↓
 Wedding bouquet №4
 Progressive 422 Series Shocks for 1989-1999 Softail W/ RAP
↑
↓
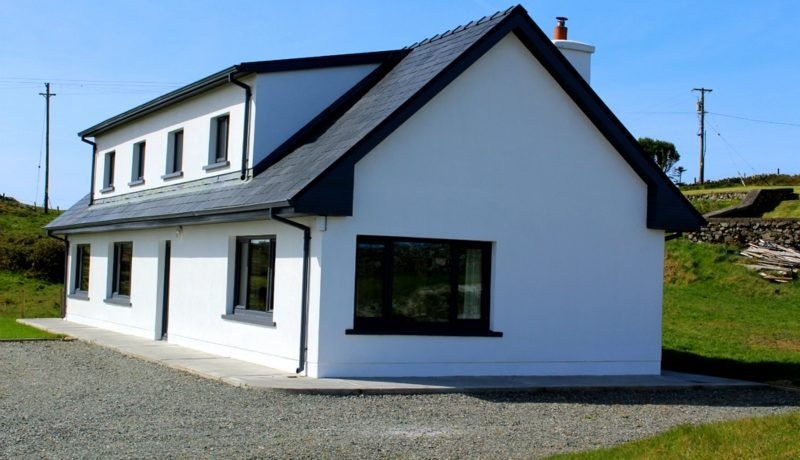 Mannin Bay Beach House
↑
▶ _WHAT TO WORK ON_
Transcribe the records above exactly, beginning at the line that contains "Wedding bouquet №4" and ending with the line that contains "Progressive 422 Series", both included, and nothing else.

▶ _WRITTEN REPLY_
 Wedding bouquet №4
 Progressive 422 Series Shocks for 1989-1999 Softail W/ RAP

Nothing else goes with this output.